Na oportunidade Wigold Schäffer, co-fundador e conselheiro da Apremavi, ministrou uma palestra sobre a importância e conservação da Araucária angustifolia com foco nos projetos que a instituição desenvolve. Em relação ao status de conservação das florestas de Santa Catarina, Wigold destacou uma das conclusões do Inventário Florístico e Florestal de Santa Catarina: “O empobrecimento das florestas catarinenses decorre das constantes intervenções humanas na floresta, como a exploração indiscriminada de madeira, roçadas e, principalmente no planalto e no oeste catarinense, o pastoreio de bovinos dentro da floresta, surtiram estes efeitos”.
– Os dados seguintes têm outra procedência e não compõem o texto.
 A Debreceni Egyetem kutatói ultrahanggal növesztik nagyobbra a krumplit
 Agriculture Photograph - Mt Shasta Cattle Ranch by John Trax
O segundo dia do evento contou com atividades práticas, culturais e de integração. Uma das atividades práticas conduzidas foi a Sapecada de Pinhão, tradicional preparação das sementes da araucária em fogueiras feitas com as grimpas secas dos pinheiros, herança dos tropeiros da região Sul do Brasil.
![Fala do Wigold Schäffer na festa da colheita do pinhão Fala do Wigold Schäffer na festa da colheita do pinhão. Foto: Edilaine Dick](https://apremavi.org.br/wp-content/uploads/2023/04/whatsapp-image-2023-03-31-at-161751.jpeg)
Registros de diversos momentos da Festa da Colheita do Pinhão. Fotos: Edilaine Dick e Wigold Schäffer
A Floresta com Araucárias
Cientificamente denominada como Floresta Ombrófila Mista, é uma das fitofisionomias constituintes da Mata Atlântica. Abriga uma grande diversidade de espécies, muitas delas encontradas unicamente nessa formação florestal e estão ameaçadas de extinção, como é o caso Araucaria angustifolia, endêmica e predominante desse local, conhecida popularmente como pinheiro-brasileiro.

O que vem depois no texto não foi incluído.